# The Only Way To Fly



## MrFSS (Jan 14, 2015)

After hours of delays, one New York-bound passenger thought that he was getting the private plane treatment when he boarded his flight and realized he was the only passenger.

The passenger, a Brooklyn-based man named Chris O'Leary, started tweeting about his amazement before the plane took off, saying how he got a personalized safety briefing and a one-on-one run down from the captain about the flight.

*LINK*


----------



## Bob Dylan (Jan 14, 2015)

Outstanding! I flew once on a United Redeye Flight from SFO-JFK and was the Only Passenger in First Class! ( an Upgrade) Two Stewardesses, Food and Drink, a first Run Movie and after eating I Slept until we were starting our Landing Approach into JFK!!

Edited to correct direction of flight! Thanks railiner, typo!


----------



## Devil's Advocate (Jan 14, 2015)

If you want empty aircraft at cheap prices try flying to Asia when the media is going nuts about SARS, Bird Flu, Swing Flu, etc.


----------



## caravanman (Jan 14, 2015)

I remember your tale of good treatment aboard a plane, Jim... You lucky chap! 

Ed


----------



## BCL (Jan 14, 2015)

I heard about this. Didn't a second passenger board last second and sit in the back?
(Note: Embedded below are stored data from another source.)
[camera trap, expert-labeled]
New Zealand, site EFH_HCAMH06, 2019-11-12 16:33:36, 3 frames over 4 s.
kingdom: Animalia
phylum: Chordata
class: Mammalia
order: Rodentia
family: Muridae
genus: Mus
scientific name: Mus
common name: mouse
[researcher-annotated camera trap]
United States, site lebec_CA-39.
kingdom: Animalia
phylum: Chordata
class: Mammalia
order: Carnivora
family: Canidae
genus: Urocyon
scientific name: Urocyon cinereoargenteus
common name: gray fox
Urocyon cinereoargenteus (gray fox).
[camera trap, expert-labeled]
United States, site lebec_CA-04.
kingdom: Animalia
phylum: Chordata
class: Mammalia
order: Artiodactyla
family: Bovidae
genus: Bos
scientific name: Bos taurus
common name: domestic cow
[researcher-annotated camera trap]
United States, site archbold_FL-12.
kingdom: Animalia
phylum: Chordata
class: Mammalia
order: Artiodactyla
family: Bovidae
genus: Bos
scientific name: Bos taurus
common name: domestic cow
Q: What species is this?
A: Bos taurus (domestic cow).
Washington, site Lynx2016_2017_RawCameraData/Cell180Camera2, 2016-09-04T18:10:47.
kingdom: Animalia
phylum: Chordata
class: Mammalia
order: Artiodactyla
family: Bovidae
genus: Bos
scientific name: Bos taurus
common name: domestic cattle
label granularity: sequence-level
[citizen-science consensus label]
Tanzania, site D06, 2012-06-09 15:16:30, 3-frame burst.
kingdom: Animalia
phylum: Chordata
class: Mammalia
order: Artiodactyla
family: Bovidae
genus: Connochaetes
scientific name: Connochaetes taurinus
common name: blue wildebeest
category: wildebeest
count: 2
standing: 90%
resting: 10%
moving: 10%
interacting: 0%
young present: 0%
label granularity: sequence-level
Still, I'd rather fly on a corporate jet like a Gulfstream. I understand they can use smaller airports that might be more conveniently located.


----------



## TinCan782 (Jan 14, 2015)

The report I heard said there was a second passenger...it stated he was asleep!


----------



## jis (Jan 14, 2015)

I flew trans-Atlantic on an emergency trip to Kolkata within a week after 9/11 by Virgin Atlantic. There were all of sicx of us passengers in a vast Boeing 747. There was more cabin crew than passengers. All got complementary upgraded to Upper Class, and we had a wonderful time.

Alas the British Airways flight from London to Kolkata was absolutely full, though for some completely unknown reason I got comp upgraded to business on that one too. I have no status, none at all with BA or OneWorld.


----------



## Bob Dylan (Jan 14, 2015)

You're just one of those lucky travelers jis, but Karma plays a role in it too!


----------



## XHRTSP (Jan 14, 2015)

It was my airline on which this happenned. I once had a flight TVC-ORD delayed so long not a single passenger showed, it was literally only us crewmembers at the airport. Eventually our inbound flight cancelled so back to the hotel for us.

Yes a second passenger showed up at the last minute.


----------



## railiner (Jan 15, 2015)

jimhudson said:


> Outstanding! I flew once on a United Redeye Flight from JFK- SFO and was the Only Passenger in First Class! ( an Upgrade) Two Stewardesses, Food and Drink, a first Run Movie and after eating I Slept until we were starting our Landing Approach into SFO!!


Wait a minute!.....didn't you mean from SFO to JFK? I never heard of a westbound 'redeye' flight.... :unsure:

At least not since they retired the last Connies and DC-7's..  ..

Although Northwest Orient and Eastern did have some passenger carrying 'mail flight's' that made multi-stops across the country in the wee hours back in the sixties....I flew on NW on one that went JFK-DTW-MKE-MSP-SEA....


----------



## Swadian Hardcore (Jan 15, 2015)

What type of aircraft was it, a 727?


----------



## railiner (Jan 15, 2015)

A B707, or possibly a 720....not sure...I do recall the flight number (245), and somewhere in my "archives" is my ticket receipt......


----------



## railiner (Jan 15, 2015)

For some reason on my phone I can't log in, and only post as a "guest".......


----------



## saxman (Jan 16, 2015)

I operated a couple flights with only one passenger. One was Hartford to JFK on Thanksgiving night. I'm not sure why the flight was even scheduled when it didn't even make connections. Another was BOS to PHL with only one.

As for me being the only one, I was the only passenger in Global First on United coming back from Kuwait City to Dulles. There were a few pax in business though and coach though. It was nice having my own cabin though. Too bad I slept almost the entire way, so didn't get to enjoy being alone.


----------



## jis (Jan 16, 2015)

I was once the only passenger in Singapore Airines (SQ) First Class from Singapore (SIN) to Kolkata (CCU). There were two cabin crew taking care of me. The plane was sold out in the back. We were served eggs and lamb chops for breakfast! Alas they don't provide any First Class service any more on that route. I was told that it was unusual for them to have any FC passengers on that flight. I was there on a Star Alliance FC award redemption: EWR - SFO - NRT - SIN - CCU.


----------